- What to produce -
The expected output is each line in the data below that includes the string "parent".

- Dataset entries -
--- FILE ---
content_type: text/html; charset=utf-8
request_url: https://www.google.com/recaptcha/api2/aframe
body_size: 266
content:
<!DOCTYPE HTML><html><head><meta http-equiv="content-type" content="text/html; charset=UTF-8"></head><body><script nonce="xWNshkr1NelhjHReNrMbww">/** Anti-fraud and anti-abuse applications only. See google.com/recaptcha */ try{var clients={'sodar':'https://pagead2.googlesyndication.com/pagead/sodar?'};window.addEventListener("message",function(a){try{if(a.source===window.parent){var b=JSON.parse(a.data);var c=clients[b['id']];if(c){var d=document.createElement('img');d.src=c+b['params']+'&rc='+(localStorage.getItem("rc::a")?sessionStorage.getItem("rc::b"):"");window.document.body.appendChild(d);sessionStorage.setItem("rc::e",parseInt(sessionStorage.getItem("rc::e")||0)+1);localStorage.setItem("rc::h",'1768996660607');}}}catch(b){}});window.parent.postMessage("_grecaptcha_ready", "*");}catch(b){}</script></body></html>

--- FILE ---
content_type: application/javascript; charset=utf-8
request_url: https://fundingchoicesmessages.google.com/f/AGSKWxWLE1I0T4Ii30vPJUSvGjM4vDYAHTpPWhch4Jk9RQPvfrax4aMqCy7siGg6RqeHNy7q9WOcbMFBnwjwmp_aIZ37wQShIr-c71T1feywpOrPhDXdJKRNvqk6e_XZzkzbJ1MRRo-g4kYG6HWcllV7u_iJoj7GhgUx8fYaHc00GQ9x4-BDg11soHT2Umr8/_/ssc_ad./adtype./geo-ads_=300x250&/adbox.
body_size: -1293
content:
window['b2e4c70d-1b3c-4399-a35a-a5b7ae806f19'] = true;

---

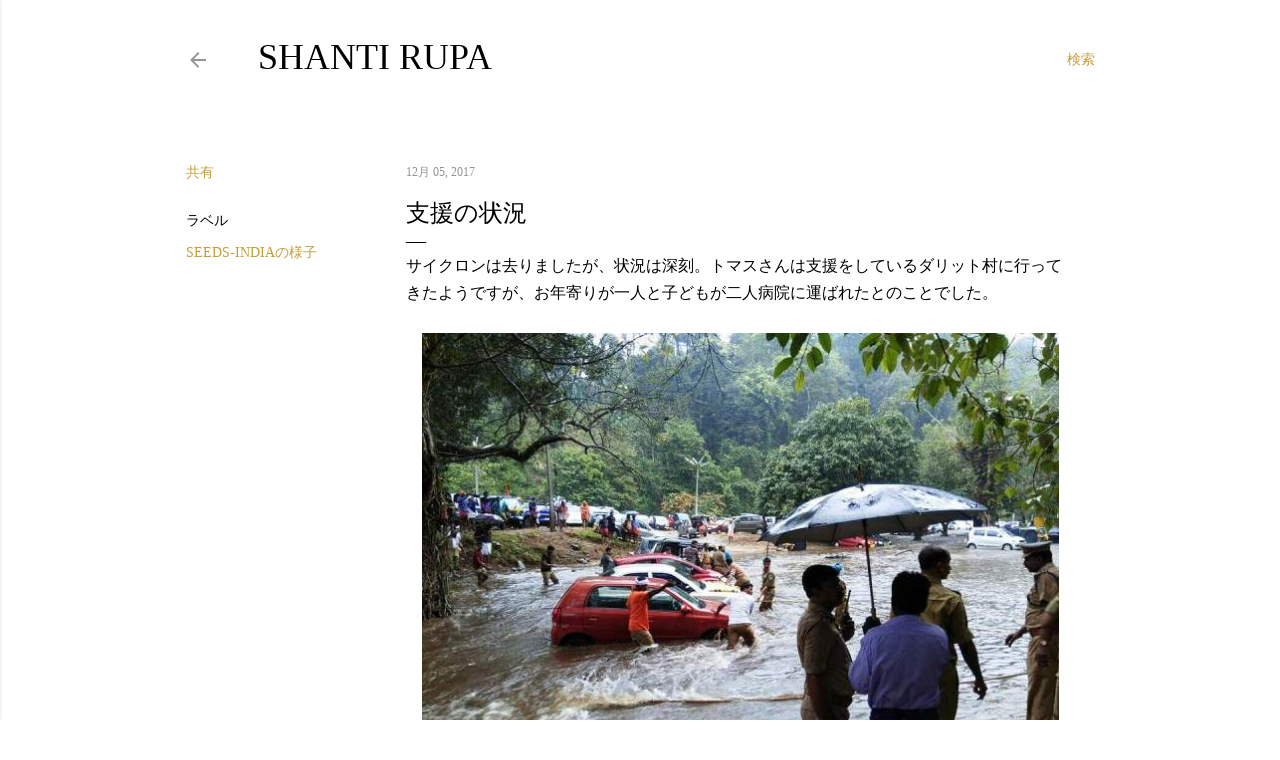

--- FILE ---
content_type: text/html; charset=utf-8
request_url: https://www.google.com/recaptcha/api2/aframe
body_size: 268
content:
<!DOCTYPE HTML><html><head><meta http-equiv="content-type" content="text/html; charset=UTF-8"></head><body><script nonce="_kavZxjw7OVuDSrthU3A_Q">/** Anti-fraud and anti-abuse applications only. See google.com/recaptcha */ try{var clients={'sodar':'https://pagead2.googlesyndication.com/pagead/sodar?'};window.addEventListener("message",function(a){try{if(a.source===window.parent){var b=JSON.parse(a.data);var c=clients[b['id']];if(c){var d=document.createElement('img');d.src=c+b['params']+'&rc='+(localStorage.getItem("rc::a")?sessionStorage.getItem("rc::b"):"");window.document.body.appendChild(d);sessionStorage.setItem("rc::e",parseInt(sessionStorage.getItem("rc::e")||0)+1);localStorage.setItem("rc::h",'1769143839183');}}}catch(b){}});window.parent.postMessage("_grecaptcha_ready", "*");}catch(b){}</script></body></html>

- Solution to the exercise -
<!DOCTYPE HTML><html><head><meta http-equiv="content-type" content="text/html; charset=UTF-8"></head><body><script nonce="xWNshkr1NelhjHReNrMbww">/** Anti-fraud and anti-abuse applications only. See google.com/recaptcha */ try{var clients={'sodar':'https://pagead2.googlesyndication.com/pagead/sodar?'};window.addEventListener("message",function(a){try{if(a.source===window.parent){var b=JSON.parse(a.data);var c=clients[b['id']];if(c){var d=document.createElement('img');d.src=c+b['params']+'&rc='+(localStorage.getItem("rc::a")?sessionStorage.getItem("rc::b"):"");window.document.body.appendChild(d);sessionStorage.setItem("rc::e",parseInt(sessionStorage.getItem("rc::e")||0)+1);localStorage.setItem("rc::h",'1768996660607');}}}catch(b){}});window.parent.postMessage("_grecaptcha_ready", "*");}catch(b){}</script></body></html>
<!DOCTYPE HTML><html><head><meta http-equiv="content-type" content="text/html; charset=UTF-8"></head><body><script nonce="_kavZxjw7OVuDSrthU3A_Q">/** Anti-fraud and anti-abuse applications only. See google.com/recaptcha */ try{var clients={'sodar':'https://pagead2.googlesyndication.com/pagead/sodar?'};window.addEventListener("message",function(a){try{if(a.source===window.parent){var b=JSON.parse(a.data);var c=clients[b['id']];if(c){var d=document.createElement('img');d.src=c+b['params']+'&rc='+(localStorage.getItem("rc::a")?sessionStorage.getItem("rc::b"):"");window.document.body.appendChild(d);sessionStorage.setItem("rc::e",parseInt(sessionStorage.getItem("rc::e")||0)+1);localStorage.setItem("rc::h",'1769143839183');}}}catch(b){}});window.parent.postMessage("_grecaptcha_ready", "*");}catch(b){}</script></body></html>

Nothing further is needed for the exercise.